Soap, what is it?
n.
1. A cleansing agent, manufactured in bars, granules, flakes, or liquid form, made from a mixture of the sodium salts of various fatty acids of natural oils and fats.
2. A metallic salt of a fatty acid, as of aluminum or iron.
Soap is fascinating stuff. It is actually a salt that foams! This crystalline nature of soap allows it to be made clear as glass when boiled in alcohol with sugars. (Like Soapy Hollow glycerin soaps.) A salt is what you get when you mix an acid and a base together. The acids and bases neutralize each other and a salt forms in the process. Soap is made from acidic oils and an alkaline solution. Oil and alkali must be in balance to make the perfect bar of soap.

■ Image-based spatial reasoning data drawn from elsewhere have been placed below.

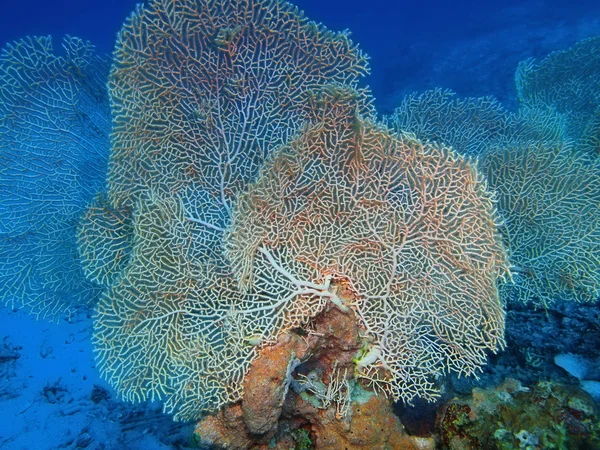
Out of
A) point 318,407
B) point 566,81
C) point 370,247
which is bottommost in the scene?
point 318,407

The U.S. Food and Drug Administration defines soap as: “is any product where the bulk of the nonvolatile matter in the product consists of an alkali salt of fatty acids and the product’s detergent properties are due to the alkali-fatty acid compounds, and the product is labeled, sold, and represented solely as soap” [21 CFR 701.20].
Interestingly enough, if a product intended to cleanse the human body does not meet all the criteria for soap, as listed above, it is either a cosmetic or a drug. For example, many clear soaps are actually sodium laurel sulfate, which is a petrochemical detergent. Those are classified as a cosmetic. Soaps that that makes a claim like “deoderant” or “cures acne” are classified as drugs, and not as soap.
I’ll write more later on the difference between soaps and detergents. I’ll also be talking about how new proposals on the way to the congressional floor will impact businesses and consumers of boutique and artisan soap.